▸ **Objectives**
(1) In the vertex-form graphing thread, what value of x gives the y-intercept of an equation?
(2) Retype the stretch of the vertex-form graphing thread from "## Want to join" through "-2hx + h^2) + k.".
(3) Write what comes next in the vertex-form graphing thread, starting after its last line.

▸ **Text passage**
⟨

Lesson 11: Topic B: Lesson 16: Graphing quadratic equations from the vertex form

Learn how to graph any quadratic function that is given in vertex form. Here, Sal graphs y=-2(x-2)²+5. Created by Sal Khan.

## Want to join the conversation?

• How do you convert a "vertex form" equation into "standard form" equation?
• y = a(x-h)^2 + k is the vertex form equation. Now expand the square and simplify.
You should get y = a(x^2 -2hx + h^2) + k.
Multiply by the coefficient of a and get y = ax^2 -2ahx +ah^2 + k.
This is standard form of a quadratic equation, with the normal a, b and c in ax^2 + bx + c equaling a, -2ah and ah^2 + k, respectively.
• Where did you get the two in the (2,5)?
• It took me 15 minutes to understand this but ,, >>
as you can see , just substitute the value by this
a(x-h)^2 + k
-2(x-2)^2 + 5
Here Sal has taken (h,k) h = 2 and k = 5
don't confuse with the minus sign (-), if there is (-) between x and h thus the value will be positive i.e 2 .If the sign between x and h is positive then the value for 'h' in (h,k) will be negative . The value of the (h,k) is the vertex of parabola .
Don't worry you will get to know it if you analyse for 5 minutes .
You should watch it 3 to 4 times .
• in the graph why did you use 1 and 3 as random numbers?
• You could have used whatever you wanted, but 1 and 3 were convenient as they produced whole numbers when plugged into the equation.
• What if the a value is a fraction? How would I simply graph two coordinates that aren’t the vertex?
• It is not possible to graph a parabola with only 2 points that are not a vertex, unless you also have the average rate of change or both points are on the same side of the parabola. It would be extremely difficult to graph it, and with most points impossible. For Q1, which value are you talking about?
• how would we find the y intercept of an equation in vertex form?
• For any equation, you can find the y-intercept by using x=0 in the equation.
For example: y=2(x+3)^2-4
Set x=0: y=2(0+3)^2-4 = 2(9)-4 = 18-4 = 14
So the y-intercept is at: (0, 14)

Hope this helps.
• We can't make a fully accurate parabola by hand, could we ?
• Well, mathematically speaking, there is no way to draw a "perfect" parabola by hand. Think of it like drawing a "perfect" circle.
• What if A is a fraction? Like; -1/3(x+2)^2 + 3
• Well, the best way to graph this is to first convert this into standard form. We expand the square and combine any like terms:
f(x) = -1/3(x+2)^2 + 3
f(x) = -1/3(x+2)(x+2) + 3
f(x) = (-1/3 x - 2/3)(x+2) + 3
Use some paper and pencil for the next steps, like what I did:
f(x) = -1/3 x^2 - 4/3 x + 5/3
For starters, we can find the vertex first. Let's find the axis of symmetry:
x = (--4/3)/(2(-1/3))

⟩

▸ **Information provided**

⟨

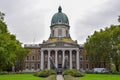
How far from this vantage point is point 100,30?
84.1 meters

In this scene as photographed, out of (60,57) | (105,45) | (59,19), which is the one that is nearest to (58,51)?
(60,57)

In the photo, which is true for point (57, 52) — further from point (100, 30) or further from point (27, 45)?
point (100, 30)

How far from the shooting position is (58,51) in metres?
118

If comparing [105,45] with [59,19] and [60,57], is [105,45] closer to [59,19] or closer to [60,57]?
[60,57]

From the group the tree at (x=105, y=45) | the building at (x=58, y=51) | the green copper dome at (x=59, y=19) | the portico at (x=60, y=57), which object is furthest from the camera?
the green copper dome at (x=59, y=19)

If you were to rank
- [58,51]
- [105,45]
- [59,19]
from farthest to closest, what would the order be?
1. [59,19]
2. [58,51]
3. [105,45]

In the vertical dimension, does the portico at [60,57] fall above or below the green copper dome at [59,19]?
below

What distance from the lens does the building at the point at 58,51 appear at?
116 meters

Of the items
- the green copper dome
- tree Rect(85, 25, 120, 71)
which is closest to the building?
the green copper dome

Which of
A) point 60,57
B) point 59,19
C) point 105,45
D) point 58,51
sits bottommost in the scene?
point 60,57

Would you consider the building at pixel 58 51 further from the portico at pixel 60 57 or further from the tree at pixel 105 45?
the tree at pixel 105 45

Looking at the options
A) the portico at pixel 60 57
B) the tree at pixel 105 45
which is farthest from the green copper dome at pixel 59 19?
the tree at pixel 105 45

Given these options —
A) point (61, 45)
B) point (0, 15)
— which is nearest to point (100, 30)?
point (61, 45)

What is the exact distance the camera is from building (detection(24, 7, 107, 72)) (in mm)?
115688
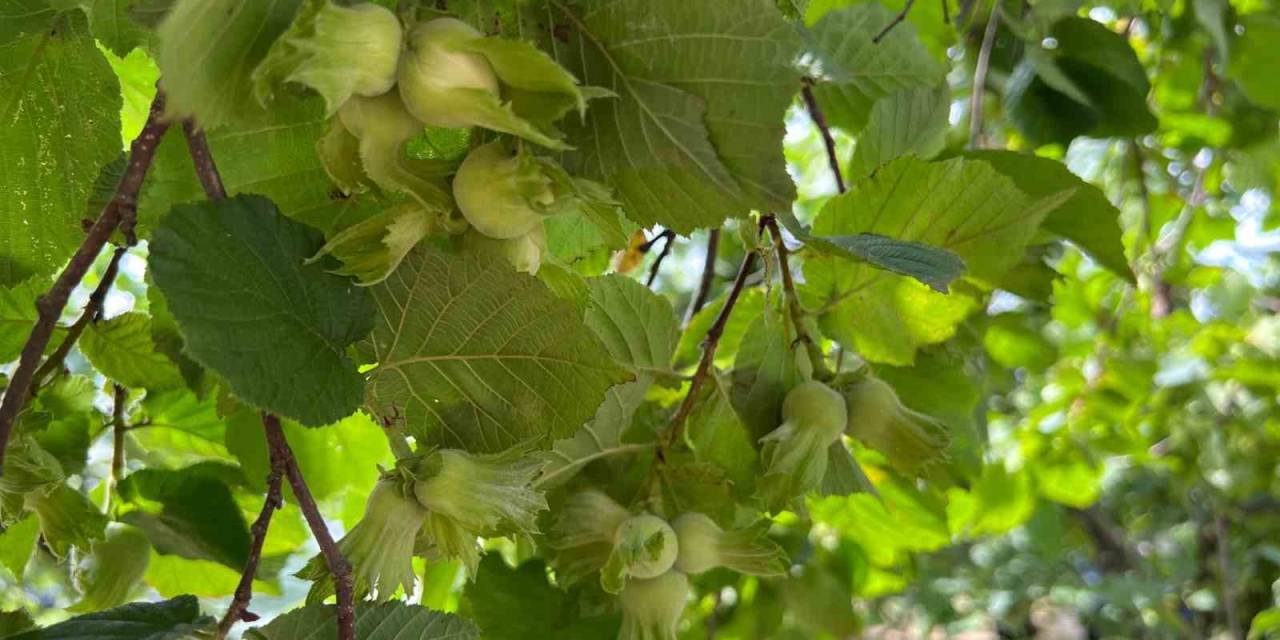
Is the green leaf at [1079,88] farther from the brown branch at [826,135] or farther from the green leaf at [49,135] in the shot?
the green leaf at [49,135]

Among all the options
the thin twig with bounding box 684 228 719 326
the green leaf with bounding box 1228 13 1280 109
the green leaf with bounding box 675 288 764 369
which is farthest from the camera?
the green leaf with bounding box 1228 13 1280 109

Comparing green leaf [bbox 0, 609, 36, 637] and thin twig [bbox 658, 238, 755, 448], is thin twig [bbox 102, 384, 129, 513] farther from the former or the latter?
thin twig [bbox 658, 238, 755, 448]

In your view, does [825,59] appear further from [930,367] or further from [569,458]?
[569,458]

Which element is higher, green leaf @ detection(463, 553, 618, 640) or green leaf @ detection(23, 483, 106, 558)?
green leaf @ detection(23, 483, 106, 558)

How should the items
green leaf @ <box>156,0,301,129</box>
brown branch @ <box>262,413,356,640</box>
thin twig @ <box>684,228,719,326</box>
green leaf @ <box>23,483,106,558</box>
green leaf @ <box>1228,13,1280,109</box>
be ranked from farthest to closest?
green leaf @ <box>1228,13,1280,109</box>, thin twig @ <box>684,228,719,326</box>, green leaf @ <box>23,483,106,558</box>, brown branch @ <box>262,413,356,640</box>, green leaf @ <box>156,0,301,129</box>

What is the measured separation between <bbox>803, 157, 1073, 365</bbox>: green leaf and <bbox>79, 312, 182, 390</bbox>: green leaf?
0.50m

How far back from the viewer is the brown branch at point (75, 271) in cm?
46

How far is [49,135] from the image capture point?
69 centimetres

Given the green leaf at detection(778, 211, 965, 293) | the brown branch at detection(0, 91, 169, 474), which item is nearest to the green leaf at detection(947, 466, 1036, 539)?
the green leaf at detection(778, 211, 965, 293)

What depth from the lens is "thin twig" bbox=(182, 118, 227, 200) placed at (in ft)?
1.53

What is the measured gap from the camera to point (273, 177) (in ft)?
1.93

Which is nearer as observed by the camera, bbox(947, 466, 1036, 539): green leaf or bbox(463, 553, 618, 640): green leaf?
bbox(463, 553, 618, 640): green leaf

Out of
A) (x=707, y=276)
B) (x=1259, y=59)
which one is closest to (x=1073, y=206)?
(x=707, y=276)

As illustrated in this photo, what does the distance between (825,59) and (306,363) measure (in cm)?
61
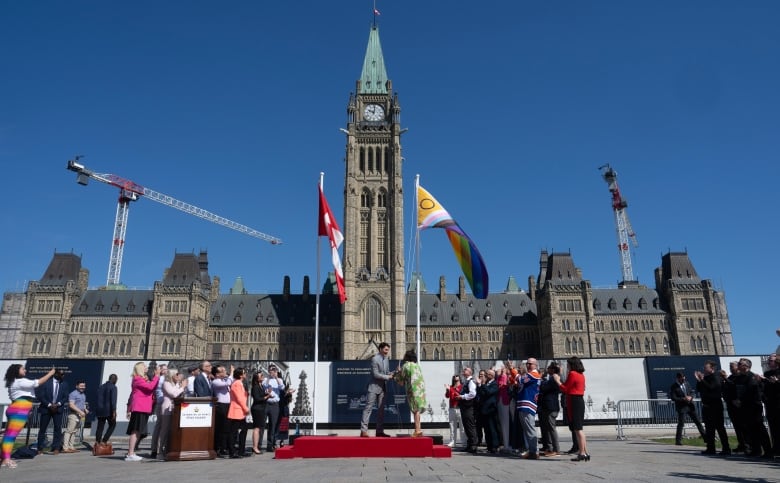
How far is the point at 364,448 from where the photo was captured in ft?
35.7

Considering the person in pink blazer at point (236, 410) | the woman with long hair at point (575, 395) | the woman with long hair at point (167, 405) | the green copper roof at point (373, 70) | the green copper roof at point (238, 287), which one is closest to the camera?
the woman with long hair at point (575, 395)

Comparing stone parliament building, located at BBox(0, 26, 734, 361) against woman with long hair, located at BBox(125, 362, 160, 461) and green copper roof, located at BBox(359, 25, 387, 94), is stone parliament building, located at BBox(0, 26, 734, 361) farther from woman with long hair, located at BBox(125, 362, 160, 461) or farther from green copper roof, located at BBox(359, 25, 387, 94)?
woman with long hair, located at BBox(125, 362, 160, 461)

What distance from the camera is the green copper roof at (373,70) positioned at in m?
Result: 85.9

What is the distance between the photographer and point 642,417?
891 inches

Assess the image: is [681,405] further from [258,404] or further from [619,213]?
[619,213]

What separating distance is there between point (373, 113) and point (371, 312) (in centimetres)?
3102

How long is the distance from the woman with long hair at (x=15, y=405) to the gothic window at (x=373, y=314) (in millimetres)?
62579

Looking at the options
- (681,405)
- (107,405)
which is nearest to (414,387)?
(107,405)

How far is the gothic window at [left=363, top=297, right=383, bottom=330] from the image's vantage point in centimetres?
7231

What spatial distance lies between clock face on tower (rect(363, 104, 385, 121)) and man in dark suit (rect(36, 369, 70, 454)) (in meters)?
72.7

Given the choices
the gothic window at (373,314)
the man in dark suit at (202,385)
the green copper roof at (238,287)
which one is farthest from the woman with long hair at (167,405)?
the green copper roof at (238,287)

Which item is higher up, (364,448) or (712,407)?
(712,407)

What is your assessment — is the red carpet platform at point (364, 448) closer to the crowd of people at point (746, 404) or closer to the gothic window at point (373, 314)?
the crowd of people at point (746, 404)

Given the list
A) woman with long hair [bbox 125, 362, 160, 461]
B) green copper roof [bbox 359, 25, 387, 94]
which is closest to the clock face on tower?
green copper roof [bbox 359, 25, 387, 94]
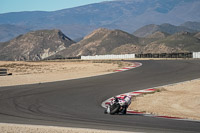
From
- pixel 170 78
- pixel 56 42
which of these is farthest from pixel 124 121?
pixel 56 42

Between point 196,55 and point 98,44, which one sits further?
point 98,44

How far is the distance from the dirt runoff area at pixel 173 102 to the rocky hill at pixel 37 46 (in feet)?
510

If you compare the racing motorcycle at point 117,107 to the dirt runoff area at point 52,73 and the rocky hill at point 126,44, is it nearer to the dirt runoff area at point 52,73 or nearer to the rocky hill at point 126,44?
the dirt runoff area at point 52,73

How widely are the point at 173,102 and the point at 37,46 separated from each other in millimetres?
172598

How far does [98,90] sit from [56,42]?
166 metres

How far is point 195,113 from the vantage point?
15500 millimetres

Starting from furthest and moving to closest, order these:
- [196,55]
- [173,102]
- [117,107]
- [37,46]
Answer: [37,46] < [196,55] < [173,102] < [117,107]

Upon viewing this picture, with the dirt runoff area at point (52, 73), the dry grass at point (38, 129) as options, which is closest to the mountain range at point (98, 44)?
the dirt runoff area at point (52, 73)

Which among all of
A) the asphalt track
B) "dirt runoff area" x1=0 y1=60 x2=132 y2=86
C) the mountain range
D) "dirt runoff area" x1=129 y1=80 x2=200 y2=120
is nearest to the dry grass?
the asphalt track

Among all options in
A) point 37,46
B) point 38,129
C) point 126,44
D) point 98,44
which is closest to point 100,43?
point 98,44

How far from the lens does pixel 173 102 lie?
61.4 feet

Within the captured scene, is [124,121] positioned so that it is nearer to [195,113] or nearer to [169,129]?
[169,129]

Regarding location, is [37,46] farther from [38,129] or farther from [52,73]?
[38,129]

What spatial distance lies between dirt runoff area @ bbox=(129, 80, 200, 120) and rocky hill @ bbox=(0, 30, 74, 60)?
15540 cm
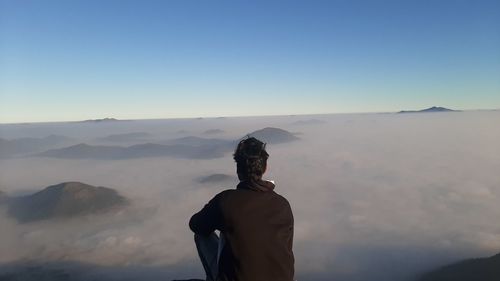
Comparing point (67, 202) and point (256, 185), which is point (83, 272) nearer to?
point (67, 202)

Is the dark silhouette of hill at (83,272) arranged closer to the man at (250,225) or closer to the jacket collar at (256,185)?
the man at (250,225)

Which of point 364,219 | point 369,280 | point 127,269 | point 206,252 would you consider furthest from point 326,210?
point 206,252

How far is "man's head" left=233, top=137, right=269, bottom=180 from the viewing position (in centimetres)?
426

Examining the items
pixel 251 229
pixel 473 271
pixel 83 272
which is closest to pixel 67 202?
pixel 83 272

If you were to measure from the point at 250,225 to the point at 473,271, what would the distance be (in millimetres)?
68280

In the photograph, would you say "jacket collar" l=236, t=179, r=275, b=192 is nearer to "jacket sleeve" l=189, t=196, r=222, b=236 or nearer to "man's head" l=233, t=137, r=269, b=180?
"man's head" l=233, t=137, r=269, b=180

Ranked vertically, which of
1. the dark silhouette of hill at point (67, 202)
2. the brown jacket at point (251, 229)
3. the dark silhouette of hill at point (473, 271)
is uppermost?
the brown jacket at point (251, 229)

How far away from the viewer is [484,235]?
137 m

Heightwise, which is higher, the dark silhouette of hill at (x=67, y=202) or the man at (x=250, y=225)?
the man at (x=250, y=225)

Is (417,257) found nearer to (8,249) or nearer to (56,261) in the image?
(56,261)

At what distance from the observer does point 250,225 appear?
4.03 metres

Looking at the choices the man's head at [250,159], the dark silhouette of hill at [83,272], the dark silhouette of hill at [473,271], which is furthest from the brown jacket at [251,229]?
the dark silhouette of hill at [83,272]

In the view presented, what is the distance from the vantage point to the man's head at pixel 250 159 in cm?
426

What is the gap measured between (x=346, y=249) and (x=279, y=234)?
13745 cm
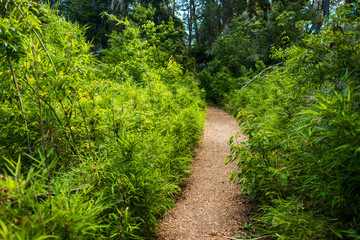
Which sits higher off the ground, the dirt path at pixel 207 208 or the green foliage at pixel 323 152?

⟩

▸ **Answers for the exercise**
(1) x = 0

(2)
## Want to join the conversation?

• How do you convert a "vertex form" equation into "standard form" equation?
• y = a(x-h)^2 + k is the vertex form equation. Now expand the square and simplify.
You should get y = a(x^2 -2hx + h^2) + k.

(3)
x = -2
Now we plug -2 into the formula, and f(x) = 3. Graph (-2,3), and now, we use the quadratic formula to find the zeroes, which are -5 and 1. We graph the points on the x-axis and connect the three points with a curve. We're done!
• At , how does he determine that the maximum value for y is (2,5)?
Is k always the y term, and is the value of x that makes ax^2 = 0 the y value? I didn't quite get how he came to that.
• y=a(x-h)²+k
I already told you about k which is the vertical shift and (x-h)² which is the horizontal shift on your other question. Now I will tell you about a.

If a is positive, the parabola open up and will have a minimum point at the vertex.
If a is negative, the parabola open down and will have a maximum point at the vertex.
If |a| > 1 , it will have a "skinny" parabola comparing to y=x²
If |a| < 1, it will have a "fat" parabola comparing to y=x²
Try to graph y=x² (|a| =1) and then y=2x² (|a| > 1) and y=(1/2)x² ( |a| < 1) you will what I mean about skinny and fat parabola.
About the vertex, the vertex is determined by (x-h)² and k. The x value that makes x-h=0 will be the x-coordinate of the vertex. K will be the y-coordinate of the vertex.

y=-10(x+4)²-3
This will have a vertex at (-4,-3). a is negative therefore will open down and have a maximum point. |-10| > 1 therefore it's really skinny.

I encourage you try to graph y=a(x-h)²+k with different values it vill help you with a better understanding. You can go here and try your graphs.
https://www.desmos.com/calculator
• Ok. So why does the equation y= -2(x-2)^2+5 have a vertex (h,k) of (2,5) if the value of h is -2?
• That is because the vertex form is:
y = a(x - h)² + k
In this case a = -2
k = 5
h must be 2 because the original form states -h. Therefore, we have:
-h = -2
h = 2
Comment if you have questions.
• What if the first number is a fraction
• It does not change the process if the first number is a fraction.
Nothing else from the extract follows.